● **EXERCISE PROMPT**
Reproduce the attorney profile between "Connecticut Bar Association" and "and stockholders agreements.", inclusive, changing "side letters" to "term sheets".

● **SUPPLIED TEXT**
^^^^^^^^
Andrew M. Walsh is a shareholder in Anderson Kill's Stamford and New York offices and a member of the firm's Corporate and Securities and Captive Insurance groups. Mr. Walsh advises family offices, entrepreneurs and emerging companies with respect to financing transactions, private placements, shareholder arrangements, mergers and acquisitions and corporate governance. His practice spans a variety of industries, including financial services, construction, alternative energy, gold-based payment-networks, e-commerce, biotech, and restaurants.
Mr. Walsh has also provided counsel to clients on regulatory and reporting issues relating to the Securities Act of 1933 and the Securities Exchange Act of 1934.
Previously, Mr. Walsh was a journalist for The Deal where he focused on IPOs and venture capital. He was a Founder of NextWorth Solutions, Inc. where he advised the company on entity formation, capitalization, employment matters, and commercial contracts. He was also a Babson Fellow while attending F.W. Olin Graduate School of Business at Babson College where he received his M.B.A. Proficient in Spanish, Mr. Walsh was previously an adjunct university English professor in Quito, Ecuador.
Connecticut Bar Association
Fordham Law Alumni Association
Mr. Walsh’s sample engagements include:
- Advise family office with respect to its on-shore and off-shore public and private investments including negotiation of investor rights, side letters and stockholders agreements.
^^^^^^^^
● **SUPPLIED MATERIAL**
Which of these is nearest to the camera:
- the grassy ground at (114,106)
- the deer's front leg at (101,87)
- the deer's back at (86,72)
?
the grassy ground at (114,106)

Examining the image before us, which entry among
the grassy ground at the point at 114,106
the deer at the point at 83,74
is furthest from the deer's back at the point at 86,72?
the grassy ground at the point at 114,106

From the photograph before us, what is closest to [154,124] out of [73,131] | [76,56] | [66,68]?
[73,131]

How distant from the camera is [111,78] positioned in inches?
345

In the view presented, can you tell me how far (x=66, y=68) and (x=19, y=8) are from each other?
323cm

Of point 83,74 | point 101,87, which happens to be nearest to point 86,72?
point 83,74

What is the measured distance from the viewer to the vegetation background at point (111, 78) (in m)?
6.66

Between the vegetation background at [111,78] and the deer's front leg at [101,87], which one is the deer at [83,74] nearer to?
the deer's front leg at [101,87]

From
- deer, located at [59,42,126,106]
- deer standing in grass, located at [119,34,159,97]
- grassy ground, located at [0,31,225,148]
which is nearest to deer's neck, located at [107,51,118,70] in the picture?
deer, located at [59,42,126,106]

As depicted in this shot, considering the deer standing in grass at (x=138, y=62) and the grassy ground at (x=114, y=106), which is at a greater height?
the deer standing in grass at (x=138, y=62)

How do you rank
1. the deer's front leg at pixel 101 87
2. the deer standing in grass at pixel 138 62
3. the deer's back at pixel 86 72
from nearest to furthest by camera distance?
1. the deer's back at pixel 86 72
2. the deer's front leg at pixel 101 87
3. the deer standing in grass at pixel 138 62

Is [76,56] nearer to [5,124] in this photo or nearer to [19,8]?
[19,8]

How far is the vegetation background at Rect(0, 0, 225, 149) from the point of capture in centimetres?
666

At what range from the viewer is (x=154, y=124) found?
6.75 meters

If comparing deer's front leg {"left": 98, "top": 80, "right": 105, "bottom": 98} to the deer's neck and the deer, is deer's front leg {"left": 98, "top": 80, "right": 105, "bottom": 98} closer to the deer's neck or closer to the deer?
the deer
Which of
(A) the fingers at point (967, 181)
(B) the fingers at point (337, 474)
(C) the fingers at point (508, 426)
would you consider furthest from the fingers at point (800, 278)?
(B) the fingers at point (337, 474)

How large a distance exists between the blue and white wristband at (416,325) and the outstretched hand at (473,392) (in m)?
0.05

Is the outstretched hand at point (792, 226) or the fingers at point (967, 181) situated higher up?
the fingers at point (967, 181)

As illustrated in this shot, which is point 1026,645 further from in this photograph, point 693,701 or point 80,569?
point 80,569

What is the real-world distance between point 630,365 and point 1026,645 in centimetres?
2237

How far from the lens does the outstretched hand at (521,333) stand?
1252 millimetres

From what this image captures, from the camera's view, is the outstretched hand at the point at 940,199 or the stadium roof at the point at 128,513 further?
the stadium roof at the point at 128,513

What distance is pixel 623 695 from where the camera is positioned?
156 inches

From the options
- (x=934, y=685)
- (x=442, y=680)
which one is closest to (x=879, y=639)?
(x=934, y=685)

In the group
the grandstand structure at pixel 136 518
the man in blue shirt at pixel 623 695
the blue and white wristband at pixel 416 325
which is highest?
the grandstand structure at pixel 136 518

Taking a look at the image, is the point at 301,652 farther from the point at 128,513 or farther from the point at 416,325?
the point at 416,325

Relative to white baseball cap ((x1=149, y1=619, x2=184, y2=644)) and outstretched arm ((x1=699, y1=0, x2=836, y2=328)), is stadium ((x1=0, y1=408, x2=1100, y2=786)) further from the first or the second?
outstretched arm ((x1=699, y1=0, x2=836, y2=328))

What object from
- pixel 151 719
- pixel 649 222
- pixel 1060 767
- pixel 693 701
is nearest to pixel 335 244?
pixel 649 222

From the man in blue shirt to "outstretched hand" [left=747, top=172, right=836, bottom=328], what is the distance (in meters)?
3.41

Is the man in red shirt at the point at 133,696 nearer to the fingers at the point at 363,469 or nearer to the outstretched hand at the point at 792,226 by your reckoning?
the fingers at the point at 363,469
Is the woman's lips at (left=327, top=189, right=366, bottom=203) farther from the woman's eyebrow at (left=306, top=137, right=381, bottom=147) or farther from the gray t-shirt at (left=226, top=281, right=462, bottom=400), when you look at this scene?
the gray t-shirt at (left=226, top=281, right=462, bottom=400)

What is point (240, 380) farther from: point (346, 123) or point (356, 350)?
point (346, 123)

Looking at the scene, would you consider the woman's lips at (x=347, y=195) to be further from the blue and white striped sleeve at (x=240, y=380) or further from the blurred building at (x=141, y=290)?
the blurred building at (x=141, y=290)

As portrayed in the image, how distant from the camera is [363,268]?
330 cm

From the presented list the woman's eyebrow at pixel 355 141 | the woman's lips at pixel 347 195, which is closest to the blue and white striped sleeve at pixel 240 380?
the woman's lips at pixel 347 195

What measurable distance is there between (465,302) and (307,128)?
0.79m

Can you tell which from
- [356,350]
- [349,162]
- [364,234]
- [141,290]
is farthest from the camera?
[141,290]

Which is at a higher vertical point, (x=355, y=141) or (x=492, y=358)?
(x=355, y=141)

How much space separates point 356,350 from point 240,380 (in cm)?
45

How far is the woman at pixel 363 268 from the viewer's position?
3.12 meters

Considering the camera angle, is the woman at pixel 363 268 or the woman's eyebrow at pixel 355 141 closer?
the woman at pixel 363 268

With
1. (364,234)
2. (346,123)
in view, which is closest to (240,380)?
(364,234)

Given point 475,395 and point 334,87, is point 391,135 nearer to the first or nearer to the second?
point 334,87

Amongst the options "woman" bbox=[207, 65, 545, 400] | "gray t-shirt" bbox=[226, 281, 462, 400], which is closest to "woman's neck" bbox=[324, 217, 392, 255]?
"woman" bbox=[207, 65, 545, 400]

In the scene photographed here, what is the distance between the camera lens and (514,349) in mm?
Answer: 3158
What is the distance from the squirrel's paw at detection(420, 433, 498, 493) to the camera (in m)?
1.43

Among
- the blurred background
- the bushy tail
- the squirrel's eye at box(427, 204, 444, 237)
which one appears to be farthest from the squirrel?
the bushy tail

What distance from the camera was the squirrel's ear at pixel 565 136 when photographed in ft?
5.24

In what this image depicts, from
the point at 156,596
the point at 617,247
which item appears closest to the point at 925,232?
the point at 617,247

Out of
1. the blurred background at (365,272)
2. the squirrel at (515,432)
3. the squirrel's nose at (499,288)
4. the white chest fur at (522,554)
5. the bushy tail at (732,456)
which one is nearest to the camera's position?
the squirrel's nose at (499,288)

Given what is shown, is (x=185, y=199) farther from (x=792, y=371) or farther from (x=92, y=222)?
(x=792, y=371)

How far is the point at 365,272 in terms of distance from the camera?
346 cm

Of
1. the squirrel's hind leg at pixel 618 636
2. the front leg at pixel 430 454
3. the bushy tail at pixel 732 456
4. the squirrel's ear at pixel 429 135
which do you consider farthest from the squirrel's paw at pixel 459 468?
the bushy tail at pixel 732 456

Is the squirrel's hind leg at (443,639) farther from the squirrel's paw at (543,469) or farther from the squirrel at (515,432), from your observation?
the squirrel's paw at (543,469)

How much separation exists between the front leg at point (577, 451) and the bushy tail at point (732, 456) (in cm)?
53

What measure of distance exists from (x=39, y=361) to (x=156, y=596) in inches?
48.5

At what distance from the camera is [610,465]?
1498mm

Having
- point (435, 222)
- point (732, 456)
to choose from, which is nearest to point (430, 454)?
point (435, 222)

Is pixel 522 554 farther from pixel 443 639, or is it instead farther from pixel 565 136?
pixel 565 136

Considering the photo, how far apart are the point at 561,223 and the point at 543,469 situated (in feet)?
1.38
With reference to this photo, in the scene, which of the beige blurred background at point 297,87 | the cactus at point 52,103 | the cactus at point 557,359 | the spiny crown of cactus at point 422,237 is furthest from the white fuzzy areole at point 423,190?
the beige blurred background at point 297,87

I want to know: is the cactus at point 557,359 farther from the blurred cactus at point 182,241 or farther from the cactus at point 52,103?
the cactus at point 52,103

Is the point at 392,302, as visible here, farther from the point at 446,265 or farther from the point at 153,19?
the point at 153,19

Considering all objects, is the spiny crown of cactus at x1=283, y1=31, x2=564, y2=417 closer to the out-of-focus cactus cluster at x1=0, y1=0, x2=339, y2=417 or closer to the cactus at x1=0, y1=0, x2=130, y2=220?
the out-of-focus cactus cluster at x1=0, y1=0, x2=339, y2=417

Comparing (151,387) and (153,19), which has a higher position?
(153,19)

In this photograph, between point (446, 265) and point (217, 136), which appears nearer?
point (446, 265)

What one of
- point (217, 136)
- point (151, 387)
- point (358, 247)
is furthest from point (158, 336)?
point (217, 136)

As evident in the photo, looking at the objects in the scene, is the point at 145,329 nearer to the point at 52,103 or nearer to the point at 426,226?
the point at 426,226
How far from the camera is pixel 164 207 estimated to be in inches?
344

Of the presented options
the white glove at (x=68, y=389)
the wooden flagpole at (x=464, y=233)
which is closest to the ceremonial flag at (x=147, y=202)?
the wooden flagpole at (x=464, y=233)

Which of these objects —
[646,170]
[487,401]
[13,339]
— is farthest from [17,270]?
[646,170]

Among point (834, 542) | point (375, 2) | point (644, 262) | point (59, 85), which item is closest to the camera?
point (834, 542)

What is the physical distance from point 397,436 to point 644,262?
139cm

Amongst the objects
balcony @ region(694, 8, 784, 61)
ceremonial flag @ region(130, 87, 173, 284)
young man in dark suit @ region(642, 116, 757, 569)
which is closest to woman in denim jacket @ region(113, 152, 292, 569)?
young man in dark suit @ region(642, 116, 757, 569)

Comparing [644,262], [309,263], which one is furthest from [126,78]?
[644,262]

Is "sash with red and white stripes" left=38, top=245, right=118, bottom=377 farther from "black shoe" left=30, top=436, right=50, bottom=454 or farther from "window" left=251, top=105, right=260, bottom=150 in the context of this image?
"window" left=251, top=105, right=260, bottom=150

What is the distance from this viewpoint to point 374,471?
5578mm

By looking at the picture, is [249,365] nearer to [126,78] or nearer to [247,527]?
^^^^^^^^
● **RESPONSE TO THIS EXERCISE**
Connecticut Bar Association
Fordham Law Alumni Association
Mr. Walsh’s sample engagements include:
- Advise family office with respect to its on-shore and off-shore public and private investments including negotiation of investor rights, term sheets and stockholders agreements.